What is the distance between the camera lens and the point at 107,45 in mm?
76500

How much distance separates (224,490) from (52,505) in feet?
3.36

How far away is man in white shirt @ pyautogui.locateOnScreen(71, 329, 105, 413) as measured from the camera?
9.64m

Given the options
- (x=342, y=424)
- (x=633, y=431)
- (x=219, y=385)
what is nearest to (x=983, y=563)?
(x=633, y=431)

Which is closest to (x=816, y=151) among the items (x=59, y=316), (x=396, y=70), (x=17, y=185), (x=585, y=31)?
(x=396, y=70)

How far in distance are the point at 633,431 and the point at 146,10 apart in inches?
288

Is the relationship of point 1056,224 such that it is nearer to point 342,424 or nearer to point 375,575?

______________________________

[WORK REQUIRED]
Reproduce the entries above word for word, beginning with the line that contains "How much distance" and continuing through the last line of the entries.

[OUTPUT]
How much distance separates (224,490) from (52,505) in feet?
3.36

How far away is man in white shirt @ pyautogui.locateOnScreen(71, 329, 105, 413) as measured from the camera?
9.64m

Given the options
- (x=342, y=424)
- (x=633, y=431)
- (x=219, y=385)
what is nearest to (x=983, y=563)?
(x=633, y=431)

Which is closest to (x=816, y=151) among the items (x=59, y=316), (x=396, y=70), (x=17, y=185), (x=585, y=31)?
(x=396, y=70)

How far in distance are the point at 633,431 and the point at 146,10 apart in inches?
288

Is the relationship of point 1056,224 such that it is nearer to point 342,424 or nearer to point 375,575?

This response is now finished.